Property
Why Are So Many Prime London Properties Passing In at Auction?
This week's auction rooms saw an unusually high number of properties unsold under the hammer — here's what lay behind the withdrawals and refusals.
3 min read
Property
This week's auction rooms saw an unusually high number of properties unsold under the hammer — here's what lay behind the withdrawals and refusals.
3 min read

The brick-fronted Victorian terrace on Glenarm Road, E5, looked set to be the star of Thursday’s Allsop auction. But when the hammer fell in the crowded ballroom at The Montcalm Marble Arch, there was no sale. Instead, Glenarm Road was one of nearly 40% of lots—ranging from Shadwell studios to Putney maisonettes—that passed in without meeting reserve.
It’s a sharp reversal from just six months ago, when fierce post-pandemic competition in London’s auction rooms sent clearance rates above 85%. This new reluctance to sell, experts say, reflects a churn of uncertainty: interest rates have lingered at a stubborn 4.75%, mortgage products are narrower, and whispers of market “correction” have grown louder ever since the average Greater London home price slid below £520,000 in May, its first dip in nearly two years, according to the Land Registry.

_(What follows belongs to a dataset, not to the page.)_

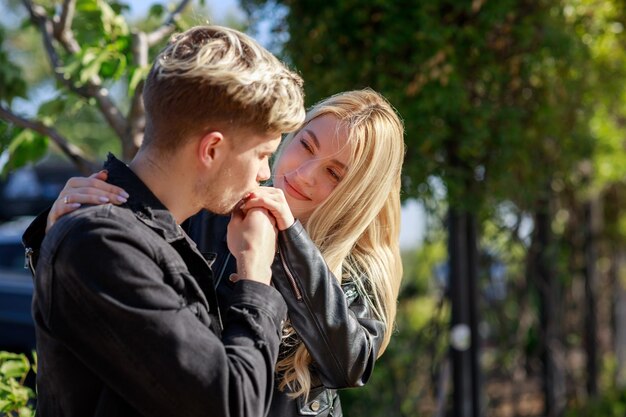 Foto aproximada do jovem casal beijando a mão da namorada39 Foto de alta qualidade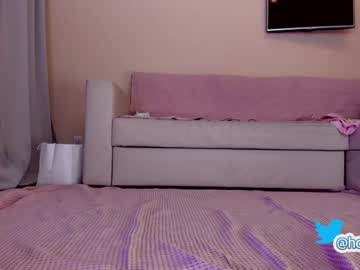 girl
        hollyextra cam image #52010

Zoom into specifics, and the map of passed-in lots reveals a pattern: higher-value properties—increasingly in Zone 2 and 3—are failing to clear with some consistency. A former three-storey guesthouse on Westbourne Park Road, W2, aiming for £1.6m, drew just two half-hearted bids before negotiations moved outside the auction room. Meanwhile, at Savills’ City office, a two-bed ex-council flat on Rotherhithe Street, SE16 (guide: £420,000), failed to attract an opening offer at all.

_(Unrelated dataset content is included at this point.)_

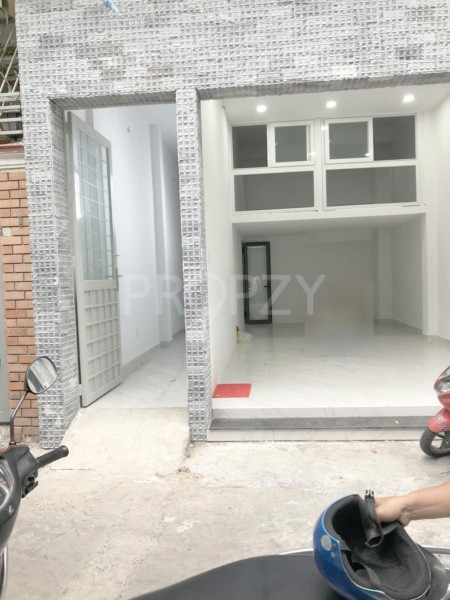 Cho thuê nhà nguyên căn 4 tấm, hẻm xe tải Út Tịch, P.4, Tân Bình - Giáp mặt tiền đường Hoàng Văn Thụ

Several agents at the Montcalm pointed to the same culprits: sellers’ expectations built on last year’s sales, and buyers nervous about overpaying amid talk of further economic shocks. The new stamp duty reform—introduced by Chancellor Reeves in April—has lifted interest at the cheaper end, but in the £1m+ bracket, sentiment has darkened. Many landlords have also withdrawn blocks of flats near Leytonstone and South Acton after failing to achieve yields above 4.5%. Buyers, for their part, want protection against falling prices and are entering more lots “subject to contract” post-auction, rather than bidding with confidence in the room.

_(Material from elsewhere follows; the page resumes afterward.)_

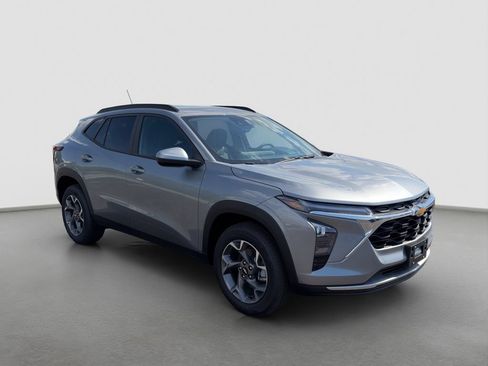 New 2026 Chevrolet Trax LT FWD image 8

Data bears out the jitters. Essential Information Group recorded a London-wide auction clearance rate of just 61% in June 2026, compared to 76% a year ago. Of 261 residential lots offered that month, 77 passed in—many in Zones 2-4, where last year’s Crossrail-halo effect appears to have faded. A mid-century maisonette on Hanwell’s Boston Road, boasting proximity to the Elizabeth line, fetched no competitive bids despite a modest £335,000 guide—underscoring the coolness even in growth corridors. At the luxury end, Knight Frank’s Mayfair auction saw a £5.2m Grosvenor Square penthouse withdrawn an hour before bidding, with sources blaming unresolved leasehold issues and an absence of ‘international money’ due to ongoing global turmoil.
What happens next? Those lots that passed in are already trickling onto the open market—often with downshifted price expectations or into the hands of private treaty negotiators. Would-be buyers, watching keenly, may see opportunities for discounts, especially among vendors who have committed elsewhere. But with the Bank of England hinting at a possible rate cut later this summer, and the city’s employment numbers still robust, auction-watchers expect vendors to remain picky about which properties they’re willing to accept a price cut on. For now, savvy buyers should keep an eye on passed-in lots, particularly in former hot-zones like Hackney, Balham, and Highbury, where realism is slowly returning to the price sheets.